Por tudo isto, e em suma, é por tudo isto que hoje continuamos desde a Izquierda Socialista/Unidade FIT, lutando em todo o mundo por governos de trabalhadores que avancem para o socialismo com plena democracia para o povo trabalhador, planificando democraticamente a economia, tomando o controlo dos principais meios de produção, rompendo com as agências de endividamento permanente que nos saqueiam, e acabando com o poder de todas as multinacionais que se esfregam em Davos, a fim de dispor dos instrumentos necessários para garantir que toda a riqueza gerada esteja ao serviço do desenvolvimento da humanidade, para que haja efetivamente paz entre os povos e para que haja um futuro de verdadeira liberdade que valha a pena viver.

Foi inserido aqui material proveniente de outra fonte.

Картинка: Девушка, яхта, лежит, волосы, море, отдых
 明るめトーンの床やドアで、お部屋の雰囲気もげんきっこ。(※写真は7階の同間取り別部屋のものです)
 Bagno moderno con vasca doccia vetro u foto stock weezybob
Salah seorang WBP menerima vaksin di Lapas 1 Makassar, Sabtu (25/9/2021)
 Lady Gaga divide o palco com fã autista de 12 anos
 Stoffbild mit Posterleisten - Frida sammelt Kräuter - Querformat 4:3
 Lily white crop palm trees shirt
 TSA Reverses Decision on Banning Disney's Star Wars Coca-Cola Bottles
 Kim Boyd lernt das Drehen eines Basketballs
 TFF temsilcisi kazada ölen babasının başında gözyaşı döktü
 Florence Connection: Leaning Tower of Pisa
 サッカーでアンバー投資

Essa luta começa hoje no nosso país, fazendo avançar a mobilização contra o Plano Serra Elétrica, a DNU, a Lei Omnibus e o Protocolo de proibição de protesto. Tomámos uma greve da CGT e agora temos de lutar pela continuidade do plano de luta até que todas as reformas reaccionárias caiam. Promovendo a máxima unidade entre aqueles que lutam a partir dos seus locais de trabalho, da cultura, do movimento de mulheres e dissidentes, do movimento ambientalista, dos direitos humanos, da educação e da ciência, podemos parar este governo. E desta forma, podemos também demonstrar que, ao contrário do que aponta Milei, a Argentina não será um país aliado dos empresários de Davos, mas pelo contrário, um país solidário com as lutas que os enfrentam em todo o mundo.